══ Trecho de origem ══

A história do Prémio
Nobel da Paz de 2006 iniciou-se em 1976, quando o senhor Yunus
emprestou 27 dólares para 42 tecedeiras de balaios
numa vila perto de sua cidade natal. Os créditos mínimos
financiam projetos autônomos em áreas econômicas
sensíveis da comunidade pobre. Não se trata
aqui de presente, pois os credores devem pagar juros pela
quantia que tomam emprestadas. A diferença é
que esses juros não ultrapassam o patamar da normalidade
econômica. O senhor Yunus não é um prestamista,
mas um benfeitor com os pés no chão, um realista.
O modelo criado por Yunus baseia-se
num clima de confiança mútua e disposição
para trabalhar positivamente na comunidade. Os devedores não
são tratados como tais, nem assim se sentem, pois ninguém
perde seu negócio devido a eventuais atrasos no pagamento
de juros.
A experiência de Yunus levou-o
a fundar o Banco Grameen em 1983, o Banco da Comunidade, o
qual era a antítese dos Bancos comuns: pobres que têm
projetos de negócios plausíveis merecem crédito.
Os devedores são ao mesmo tempo, com excepção
de uma pequena parte garantida pelo Estado, os donos do Banco.
Os funcionários do Banco visitam a comunidade e tomam
parte nas reuniões gerais, onde se discutem projetos
de negócios e a possibilidade de financiamento. O pagamento
do crédito oferecido e dos juros é uma questão
de confiança entre o Banco e os devedores. Apenas confiança.
Não há garantias de espécie alguma da
parte dos devedores.
O engajamento social do “Banco
da Comunidade” vai além das atividades puramente
‘bancárias’. A formulação
de dezesseis regras de conduta pessoal faz parte da imagem
e da filosofia social do “Banco da Comunidade”.
Entre essas regras, por exemplo, está a exortação
aos pais de mandarem a prole para a escola. Ainda, o questionamento
do costume do dote, o qual os pais devem pagar para a noiva,
é algo muito importante na vida da comunidade, pois
tal tradição leva muitas famílias à
ruína. Trata-se, portanto, de um programa modernizador,
o qual não é imposto por auto-intitulados “libertadores”

═══

Tarefa proposta A.
Liste todos os anos citados no trecho de origem.
Tarefa proposta B.
Segundo o trecho de origem, quantas regras de conduta pessoal foram formuladas pelo Banco da Comunidade?
Tarefa proposta C.
Extraia do trecho de origem a passagem que começa em "A experiência de" e vai até "plausíveis merecem crédito.", incluindo essas palavras.

══ Registros armazenados ══

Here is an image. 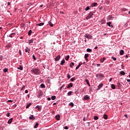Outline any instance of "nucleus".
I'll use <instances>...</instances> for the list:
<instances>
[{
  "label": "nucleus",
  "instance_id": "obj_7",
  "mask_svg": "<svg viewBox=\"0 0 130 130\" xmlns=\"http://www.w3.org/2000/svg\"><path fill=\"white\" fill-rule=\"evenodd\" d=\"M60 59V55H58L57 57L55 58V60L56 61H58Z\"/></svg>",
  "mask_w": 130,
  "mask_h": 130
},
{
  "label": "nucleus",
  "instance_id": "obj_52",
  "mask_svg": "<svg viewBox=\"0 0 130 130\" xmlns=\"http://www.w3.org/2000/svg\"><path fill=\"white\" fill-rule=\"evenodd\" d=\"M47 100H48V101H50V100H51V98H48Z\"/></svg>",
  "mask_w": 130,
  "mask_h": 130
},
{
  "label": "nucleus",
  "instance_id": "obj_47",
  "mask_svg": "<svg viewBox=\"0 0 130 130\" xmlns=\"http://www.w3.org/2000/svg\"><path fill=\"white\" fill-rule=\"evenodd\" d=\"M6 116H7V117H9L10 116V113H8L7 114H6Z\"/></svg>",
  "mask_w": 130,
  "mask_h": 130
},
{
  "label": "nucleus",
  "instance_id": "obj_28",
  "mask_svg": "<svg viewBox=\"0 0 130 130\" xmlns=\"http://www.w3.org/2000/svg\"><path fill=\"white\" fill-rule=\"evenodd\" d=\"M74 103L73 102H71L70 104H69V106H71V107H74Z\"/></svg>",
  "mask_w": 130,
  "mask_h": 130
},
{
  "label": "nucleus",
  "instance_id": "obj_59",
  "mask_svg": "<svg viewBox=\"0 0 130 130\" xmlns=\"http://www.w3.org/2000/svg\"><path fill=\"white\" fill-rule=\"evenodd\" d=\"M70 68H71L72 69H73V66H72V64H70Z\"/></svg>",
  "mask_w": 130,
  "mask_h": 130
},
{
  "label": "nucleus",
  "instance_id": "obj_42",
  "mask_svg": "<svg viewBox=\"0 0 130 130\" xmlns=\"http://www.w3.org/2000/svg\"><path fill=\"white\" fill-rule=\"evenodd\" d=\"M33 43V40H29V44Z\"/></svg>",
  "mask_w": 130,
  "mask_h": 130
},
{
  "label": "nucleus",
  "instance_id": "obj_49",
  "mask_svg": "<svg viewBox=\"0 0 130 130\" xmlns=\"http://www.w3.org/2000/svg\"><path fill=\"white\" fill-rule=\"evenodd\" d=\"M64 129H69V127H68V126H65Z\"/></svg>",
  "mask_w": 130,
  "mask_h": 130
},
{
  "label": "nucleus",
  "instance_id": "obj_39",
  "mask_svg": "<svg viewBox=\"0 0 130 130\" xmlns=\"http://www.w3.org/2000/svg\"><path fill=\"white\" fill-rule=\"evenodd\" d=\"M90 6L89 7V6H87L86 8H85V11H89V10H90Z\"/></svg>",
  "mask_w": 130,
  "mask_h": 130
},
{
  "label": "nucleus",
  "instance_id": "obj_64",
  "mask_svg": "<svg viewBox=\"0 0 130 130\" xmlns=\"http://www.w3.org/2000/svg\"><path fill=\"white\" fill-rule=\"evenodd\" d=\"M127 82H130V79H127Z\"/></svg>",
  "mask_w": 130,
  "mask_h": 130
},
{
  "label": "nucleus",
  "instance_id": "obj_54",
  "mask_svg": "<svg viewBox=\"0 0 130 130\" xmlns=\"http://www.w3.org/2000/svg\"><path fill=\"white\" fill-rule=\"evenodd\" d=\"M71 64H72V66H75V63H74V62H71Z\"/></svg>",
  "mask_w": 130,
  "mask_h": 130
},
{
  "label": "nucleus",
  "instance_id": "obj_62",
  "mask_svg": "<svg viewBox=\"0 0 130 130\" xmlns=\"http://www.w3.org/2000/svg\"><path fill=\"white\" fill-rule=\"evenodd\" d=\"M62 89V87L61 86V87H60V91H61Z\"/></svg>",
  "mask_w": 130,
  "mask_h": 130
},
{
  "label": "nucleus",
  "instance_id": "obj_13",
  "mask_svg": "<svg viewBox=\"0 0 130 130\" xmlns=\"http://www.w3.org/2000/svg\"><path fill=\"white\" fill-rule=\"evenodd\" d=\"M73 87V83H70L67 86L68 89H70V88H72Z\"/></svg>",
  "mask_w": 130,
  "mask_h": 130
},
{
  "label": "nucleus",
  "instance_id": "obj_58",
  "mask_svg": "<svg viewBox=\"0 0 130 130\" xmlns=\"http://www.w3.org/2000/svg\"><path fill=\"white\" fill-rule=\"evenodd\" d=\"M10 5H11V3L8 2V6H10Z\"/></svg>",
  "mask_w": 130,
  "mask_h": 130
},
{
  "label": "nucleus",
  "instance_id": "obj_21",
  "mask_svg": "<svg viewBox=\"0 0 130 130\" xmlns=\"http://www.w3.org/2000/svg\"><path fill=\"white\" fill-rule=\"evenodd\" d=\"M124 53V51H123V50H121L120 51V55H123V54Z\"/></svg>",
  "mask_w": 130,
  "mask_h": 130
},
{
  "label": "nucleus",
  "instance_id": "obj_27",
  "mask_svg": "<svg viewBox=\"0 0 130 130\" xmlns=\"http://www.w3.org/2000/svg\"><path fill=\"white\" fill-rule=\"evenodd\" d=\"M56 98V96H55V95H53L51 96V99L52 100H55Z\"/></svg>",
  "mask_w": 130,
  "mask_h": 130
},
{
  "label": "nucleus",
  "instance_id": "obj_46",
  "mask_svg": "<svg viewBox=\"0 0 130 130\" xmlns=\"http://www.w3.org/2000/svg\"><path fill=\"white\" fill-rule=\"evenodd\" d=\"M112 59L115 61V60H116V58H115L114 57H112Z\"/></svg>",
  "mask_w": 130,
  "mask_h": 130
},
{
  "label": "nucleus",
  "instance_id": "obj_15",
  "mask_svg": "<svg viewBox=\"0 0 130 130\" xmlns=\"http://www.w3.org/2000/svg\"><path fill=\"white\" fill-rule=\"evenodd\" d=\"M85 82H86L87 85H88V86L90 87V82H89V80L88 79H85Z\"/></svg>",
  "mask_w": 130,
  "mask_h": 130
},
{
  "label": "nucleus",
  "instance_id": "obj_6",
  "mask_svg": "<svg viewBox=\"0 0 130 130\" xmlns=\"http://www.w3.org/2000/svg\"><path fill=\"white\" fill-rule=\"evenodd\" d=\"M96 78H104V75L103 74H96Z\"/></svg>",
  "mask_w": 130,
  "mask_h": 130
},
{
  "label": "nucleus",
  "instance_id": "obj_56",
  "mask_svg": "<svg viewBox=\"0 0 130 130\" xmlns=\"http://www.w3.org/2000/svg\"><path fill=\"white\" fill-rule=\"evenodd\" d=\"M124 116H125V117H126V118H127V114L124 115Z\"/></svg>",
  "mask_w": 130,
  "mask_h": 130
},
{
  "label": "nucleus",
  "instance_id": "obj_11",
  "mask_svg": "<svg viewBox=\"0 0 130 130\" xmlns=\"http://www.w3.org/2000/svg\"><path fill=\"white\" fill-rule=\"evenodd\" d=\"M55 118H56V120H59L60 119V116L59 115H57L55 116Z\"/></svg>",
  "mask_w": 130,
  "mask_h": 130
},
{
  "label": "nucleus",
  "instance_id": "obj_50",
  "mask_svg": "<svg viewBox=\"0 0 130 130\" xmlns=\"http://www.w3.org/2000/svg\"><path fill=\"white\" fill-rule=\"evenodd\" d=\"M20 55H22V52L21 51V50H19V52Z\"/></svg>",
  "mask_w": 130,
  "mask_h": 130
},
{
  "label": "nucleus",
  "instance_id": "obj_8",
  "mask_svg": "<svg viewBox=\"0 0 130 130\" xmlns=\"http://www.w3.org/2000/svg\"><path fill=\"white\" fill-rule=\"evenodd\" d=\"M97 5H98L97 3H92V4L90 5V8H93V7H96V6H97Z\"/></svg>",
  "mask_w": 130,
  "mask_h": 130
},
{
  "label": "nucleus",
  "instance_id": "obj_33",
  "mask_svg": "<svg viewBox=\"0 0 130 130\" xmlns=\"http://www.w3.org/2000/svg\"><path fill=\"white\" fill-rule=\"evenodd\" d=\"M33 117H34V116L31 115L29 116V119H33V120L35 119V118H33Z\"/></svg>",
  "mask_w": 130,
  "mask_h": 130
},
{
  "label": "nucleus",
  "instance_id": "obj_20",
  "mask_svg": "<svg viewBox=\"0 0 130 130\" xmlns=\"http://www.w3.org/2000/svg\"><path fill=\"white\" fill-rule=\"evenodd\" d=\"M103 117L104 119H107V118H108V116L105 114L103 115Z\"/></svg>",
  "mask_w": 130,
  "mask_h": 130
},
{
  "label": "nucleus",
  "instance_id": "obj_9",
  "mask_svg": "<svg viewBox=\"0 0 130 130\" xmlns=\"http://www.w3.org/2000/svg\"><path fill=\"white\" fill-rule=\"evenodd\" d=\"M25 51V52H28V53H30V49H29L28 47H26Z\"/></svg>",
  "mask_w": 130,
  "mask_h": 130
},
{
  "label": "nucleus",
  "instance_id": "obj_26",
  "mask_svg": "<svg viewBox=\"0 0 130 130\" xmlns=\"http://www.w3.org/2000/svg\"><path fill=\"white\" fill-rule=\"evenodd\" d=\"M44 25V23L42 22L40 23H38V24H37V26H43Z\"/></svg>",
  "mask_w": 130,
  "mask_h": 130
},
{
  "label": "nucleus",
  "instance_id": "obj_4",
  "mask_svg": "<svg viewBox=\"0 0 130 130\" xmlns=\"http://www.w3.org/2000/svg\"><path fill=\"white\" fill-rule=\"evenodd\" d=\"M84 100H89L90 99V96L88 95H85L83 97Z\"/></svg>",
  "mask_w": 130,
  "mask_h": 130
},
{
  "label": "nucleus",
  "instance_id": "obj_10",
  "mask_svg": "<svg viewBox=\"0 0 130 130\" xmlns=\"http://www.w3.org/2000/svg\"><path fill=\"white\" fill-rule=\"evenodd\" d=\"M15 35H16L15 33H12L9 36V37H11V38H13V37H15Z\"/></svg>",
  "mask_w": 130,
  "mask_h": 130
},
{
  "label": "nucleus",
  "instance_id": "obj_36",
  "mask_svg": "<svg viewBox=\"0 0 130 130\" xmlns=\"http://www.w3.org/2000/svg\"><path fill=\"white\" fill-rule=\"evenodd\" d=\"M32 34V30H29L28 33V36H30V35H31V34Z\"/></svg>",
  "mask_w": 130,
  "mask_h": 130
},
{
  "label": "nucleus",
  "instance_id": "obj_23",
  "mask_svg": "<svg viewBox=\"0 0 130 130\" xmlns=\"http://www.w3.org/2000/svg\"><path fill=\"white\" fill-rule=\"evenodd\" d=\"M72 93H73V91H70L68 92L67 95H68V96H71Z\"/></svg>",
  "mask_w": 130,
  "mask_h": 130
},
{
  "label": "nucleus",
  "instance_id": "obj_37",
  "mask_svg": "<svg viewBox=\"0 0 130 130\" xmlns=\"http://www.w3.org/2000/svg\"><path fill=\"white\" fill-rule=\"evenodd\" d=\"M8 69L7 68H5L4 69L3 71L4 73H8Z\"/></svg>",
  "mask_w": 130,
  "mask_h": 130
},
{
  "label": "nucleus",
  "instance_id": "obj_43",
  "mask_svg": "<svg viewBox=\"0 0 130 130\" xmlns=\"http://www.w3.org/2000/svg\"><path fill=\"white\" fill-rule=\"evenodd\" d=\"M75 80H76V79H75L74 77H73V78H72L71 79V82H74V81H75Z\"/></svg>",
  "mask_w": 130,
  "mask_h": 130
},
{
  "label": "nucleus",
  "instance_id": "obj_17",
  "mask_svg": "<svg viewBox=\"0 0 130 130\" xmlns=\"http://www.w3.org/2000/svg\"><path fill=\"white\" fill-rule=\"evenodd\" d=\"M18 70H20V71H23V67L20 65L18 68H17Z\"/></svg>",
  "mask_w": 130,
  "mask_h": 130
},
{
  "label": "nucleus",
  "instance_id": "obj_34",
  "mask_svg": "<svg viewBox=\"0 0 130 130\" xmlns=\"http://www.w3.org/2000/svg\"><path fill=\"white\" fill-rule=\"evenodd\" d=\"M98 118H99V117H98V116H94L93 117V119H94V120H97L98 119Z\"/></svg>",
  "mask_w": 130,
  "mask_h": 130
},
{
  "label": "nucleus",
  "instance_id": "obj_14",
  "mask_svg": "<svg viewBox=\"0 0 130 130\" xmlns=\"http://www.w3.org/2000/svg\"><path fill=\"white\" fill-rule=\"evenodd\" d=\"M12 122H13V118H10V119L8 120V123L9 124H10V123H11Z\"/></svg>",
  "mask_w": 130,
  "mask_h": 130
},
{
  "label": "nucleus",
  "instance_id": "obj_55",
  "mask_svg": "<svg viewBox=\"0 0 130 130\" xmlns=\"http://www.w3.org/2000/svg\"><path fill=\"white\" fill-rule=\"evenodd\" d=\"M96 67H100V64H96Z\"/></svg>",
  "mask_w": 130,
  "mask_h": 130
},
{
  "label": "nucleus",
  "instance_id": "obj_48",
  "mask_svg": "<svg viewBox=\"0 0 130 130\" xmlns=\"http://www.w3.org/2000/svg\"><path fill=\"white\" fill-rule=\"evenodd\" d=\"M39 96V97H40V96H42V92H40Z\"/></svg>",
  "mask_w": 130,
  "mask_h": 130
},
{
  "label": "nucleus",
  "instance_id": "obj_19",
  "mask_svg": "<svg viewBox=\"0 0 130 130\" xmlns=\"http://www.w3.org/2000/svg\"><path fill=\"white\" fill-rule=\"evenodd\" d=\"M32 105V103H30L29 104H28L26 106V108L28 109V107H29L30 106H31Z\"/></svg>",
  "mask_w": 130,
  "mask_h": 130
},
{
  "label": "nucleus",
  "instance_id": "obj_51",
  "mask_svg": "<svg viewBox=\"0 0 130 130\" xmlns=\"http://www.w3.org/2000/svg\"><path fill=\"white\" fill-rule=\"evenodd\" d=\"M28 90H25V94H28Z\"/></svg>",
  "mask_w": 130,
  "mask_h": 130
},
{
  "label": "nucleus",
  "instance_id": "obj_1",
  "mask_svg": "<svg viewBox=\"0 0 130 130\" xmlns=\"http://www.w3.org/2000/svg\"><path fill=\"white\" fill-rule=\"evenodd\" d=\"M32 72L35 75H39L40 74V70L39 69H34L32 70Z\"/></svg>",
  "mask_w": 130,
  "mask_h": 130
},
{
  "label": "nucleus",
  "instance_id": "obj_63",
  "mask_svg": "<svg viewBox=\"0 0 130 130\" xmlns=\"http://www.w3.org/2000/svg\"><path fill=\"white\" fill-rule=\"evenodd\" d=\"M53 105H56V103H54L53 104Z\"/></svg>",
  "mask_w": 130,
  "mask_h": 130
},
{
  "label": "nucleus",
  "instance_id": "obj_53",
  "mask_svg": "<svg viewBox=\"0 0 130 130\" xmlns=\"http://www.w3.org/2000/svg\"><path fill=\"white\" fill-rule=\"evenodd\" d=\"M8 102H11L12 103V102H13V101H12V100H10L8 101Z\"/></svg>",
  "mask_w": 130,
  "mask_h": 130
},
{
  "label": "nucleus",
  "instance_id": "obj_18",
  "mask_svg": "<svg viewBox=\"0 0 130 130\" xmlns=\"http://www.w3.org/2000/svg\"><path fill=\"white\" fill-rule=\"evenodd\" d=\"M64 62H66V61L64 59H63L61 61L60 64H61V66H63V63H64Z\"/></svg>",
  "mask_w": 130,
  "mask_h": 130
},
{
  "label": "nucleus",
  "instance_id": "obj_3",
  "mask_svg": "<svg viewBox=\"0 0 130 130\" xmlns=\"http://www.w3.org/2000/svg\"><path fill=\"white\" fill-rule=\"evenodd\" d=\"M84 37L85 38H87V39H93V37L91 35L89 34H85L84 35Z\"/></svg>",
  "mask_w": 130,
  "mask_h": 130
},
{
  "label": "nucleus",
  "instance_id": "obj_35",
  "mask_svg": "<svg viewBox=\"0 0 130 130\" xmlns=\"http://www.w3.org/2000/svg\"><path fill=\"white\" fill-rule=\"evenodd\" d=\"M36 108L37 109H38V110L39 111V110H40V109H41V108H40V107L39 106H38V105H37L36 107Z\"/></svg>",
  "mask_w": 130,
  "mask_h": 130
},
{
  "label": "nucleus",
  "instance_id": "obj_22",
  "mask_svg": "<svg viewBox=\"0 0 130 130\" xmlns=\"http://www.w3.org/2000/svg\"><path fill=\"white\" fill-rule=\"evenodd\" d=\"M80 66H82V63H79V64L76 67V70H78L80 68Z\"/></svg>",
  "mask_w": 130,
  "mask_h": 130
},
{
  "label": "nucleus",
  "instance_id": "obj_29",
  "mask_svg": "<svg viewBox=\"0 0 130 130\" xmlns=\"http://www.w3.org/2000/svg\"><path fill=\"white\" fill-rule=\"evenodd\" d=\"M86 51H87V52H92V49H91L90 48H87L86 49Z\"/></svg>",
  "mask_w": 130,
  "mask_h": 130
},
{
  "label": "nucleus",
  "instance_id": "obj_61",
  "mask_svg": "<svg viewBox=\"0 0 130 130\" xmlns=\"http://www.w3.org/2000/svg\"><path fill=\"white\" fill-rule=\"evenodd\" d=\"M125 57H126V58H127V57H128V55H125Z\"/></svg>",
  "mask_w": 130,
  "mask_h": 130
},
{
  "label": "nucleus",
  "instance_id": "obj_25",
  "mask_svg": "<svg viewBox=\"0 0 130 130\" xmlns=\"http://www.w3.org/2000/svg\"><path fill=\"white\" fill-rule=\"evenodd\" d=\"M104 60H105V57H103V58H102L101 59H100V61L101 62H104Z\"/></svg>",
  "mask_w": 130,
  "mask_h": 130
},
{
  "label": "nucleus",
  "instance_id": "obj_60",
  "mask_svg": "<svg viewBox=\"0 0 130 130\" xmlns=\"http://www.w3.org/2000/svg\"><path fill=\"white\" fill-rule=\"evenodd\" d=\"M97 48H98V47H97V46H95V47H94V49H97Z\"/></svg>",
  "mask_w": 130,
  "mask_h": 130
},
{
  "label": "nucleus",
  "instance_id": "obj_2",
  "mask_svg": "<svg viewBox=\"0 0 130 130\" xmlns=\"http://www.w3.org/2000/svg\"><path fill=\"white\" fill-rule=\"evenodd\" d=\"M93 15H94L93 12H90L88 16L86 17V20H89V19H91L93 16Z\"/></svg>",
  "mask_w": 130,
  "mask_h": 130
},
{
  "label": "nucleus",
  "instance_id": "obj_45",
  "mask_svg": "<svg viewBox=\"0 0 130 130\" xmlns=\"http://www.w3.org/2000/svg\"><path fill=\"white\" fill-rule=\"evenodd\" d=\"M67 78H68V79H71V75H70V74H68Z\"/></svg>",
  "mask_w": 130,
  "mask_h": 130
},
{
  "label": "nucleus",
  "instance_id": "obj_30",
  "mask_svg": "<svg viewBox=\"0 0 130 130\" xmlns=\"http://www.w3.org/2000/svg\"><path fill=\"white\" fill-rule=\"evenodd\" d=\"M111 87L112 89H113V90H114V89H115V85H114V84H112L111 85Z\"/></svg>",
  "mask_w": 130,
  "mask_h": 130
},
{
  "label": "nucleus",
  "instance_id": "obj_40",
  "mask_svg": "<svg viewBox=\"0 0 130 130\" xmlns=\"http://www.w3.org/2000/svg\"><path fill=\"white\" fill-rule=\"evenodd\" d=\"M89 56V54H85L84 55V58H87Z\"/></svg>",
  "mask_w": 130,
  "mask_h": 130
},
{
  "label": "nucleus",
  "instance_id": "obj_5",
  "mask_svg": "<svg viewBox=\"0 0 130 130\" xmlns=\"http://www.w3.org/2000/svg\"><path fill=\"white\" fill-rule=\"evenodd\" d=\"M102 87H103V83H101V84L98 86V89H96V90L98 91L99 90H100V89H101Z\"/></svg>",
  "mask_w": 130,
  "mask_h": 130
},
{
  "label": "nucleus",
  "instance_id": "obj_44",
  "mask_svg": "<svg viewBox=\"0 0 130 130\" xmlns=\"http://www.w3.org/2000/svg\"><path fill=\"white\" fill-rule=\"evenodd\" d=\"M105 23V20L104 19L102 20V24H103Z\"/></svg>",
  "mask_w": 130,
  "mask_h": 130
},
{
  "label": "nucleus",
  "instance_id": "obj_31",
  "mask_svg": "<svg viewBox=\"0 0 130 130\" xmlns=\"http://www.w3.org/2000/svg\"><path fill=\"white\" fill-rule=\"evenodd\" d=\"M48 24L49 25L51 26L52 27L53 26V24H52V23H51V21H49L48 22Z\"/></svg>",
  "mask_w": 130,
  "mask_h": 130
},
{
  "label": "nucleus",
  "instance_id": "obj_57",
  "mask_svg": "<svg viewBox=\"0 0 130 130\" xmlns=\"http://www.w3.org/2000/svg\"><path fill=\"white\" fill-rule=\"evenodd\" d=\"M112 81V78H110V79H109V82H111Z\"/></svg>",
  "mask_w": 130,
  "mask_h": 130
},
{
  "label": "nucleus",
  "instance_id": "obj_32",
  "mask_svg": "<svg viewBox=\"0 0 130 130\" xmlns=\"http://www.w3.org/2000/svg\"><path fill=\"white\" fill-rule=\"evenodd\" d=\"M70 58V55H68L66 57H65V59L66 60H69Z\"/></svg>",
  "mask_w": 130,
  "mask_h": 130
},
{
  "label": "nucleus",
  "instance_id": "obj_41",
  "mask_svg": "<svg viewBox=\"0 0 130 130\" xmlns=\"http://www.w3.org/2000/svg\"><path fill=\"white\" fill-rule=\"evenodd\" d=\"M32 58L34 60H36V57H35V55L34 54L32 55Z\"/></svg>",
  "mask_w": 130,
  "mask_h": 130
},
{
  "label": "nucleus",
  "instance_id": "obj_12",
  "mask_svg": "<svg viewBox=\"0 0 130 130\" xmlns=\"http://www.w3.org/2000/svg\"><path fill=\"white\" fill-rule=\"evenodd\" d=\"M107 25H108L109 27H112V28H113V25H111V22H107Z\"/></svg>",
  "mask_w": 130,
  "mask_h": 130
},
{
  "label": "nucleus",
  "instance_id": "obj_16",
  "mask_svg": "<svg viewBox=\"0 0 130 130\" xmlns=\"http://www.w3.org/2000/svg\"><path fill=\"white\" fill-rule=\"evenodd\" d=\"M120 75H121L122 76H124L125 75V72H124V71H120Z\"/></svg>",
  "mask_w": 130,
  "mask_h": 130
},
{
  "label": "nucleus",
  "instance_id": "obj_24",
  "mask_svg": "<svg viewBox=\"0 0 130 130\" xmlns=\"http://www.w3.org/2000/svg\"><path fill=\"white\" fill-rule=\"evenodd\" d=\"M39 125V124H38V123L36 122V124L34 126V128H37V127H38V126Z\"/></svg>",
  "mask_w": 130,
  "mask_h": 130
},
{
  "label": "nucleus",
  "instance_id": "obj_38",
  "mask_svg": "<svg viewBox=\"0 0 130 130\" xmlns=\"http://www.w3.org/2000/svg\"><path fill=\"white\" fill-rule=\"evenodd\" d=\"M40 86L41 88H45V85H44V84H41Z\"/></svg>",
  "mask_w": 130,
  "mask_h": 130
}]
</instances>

═══

Resultado da tarefa A.
2006, 1976, 1983

Resultado da tarefa B.
Dezesseis.

Resultado da tarefa C.
A experiência de Yunus levou-o
a fundar o Banco Grameen em 1983, o Banco da Comunidade, o
qual era a antítese dos Bancos comuns: pobres que têm
projetos de negócios plausíveis merecem crédito.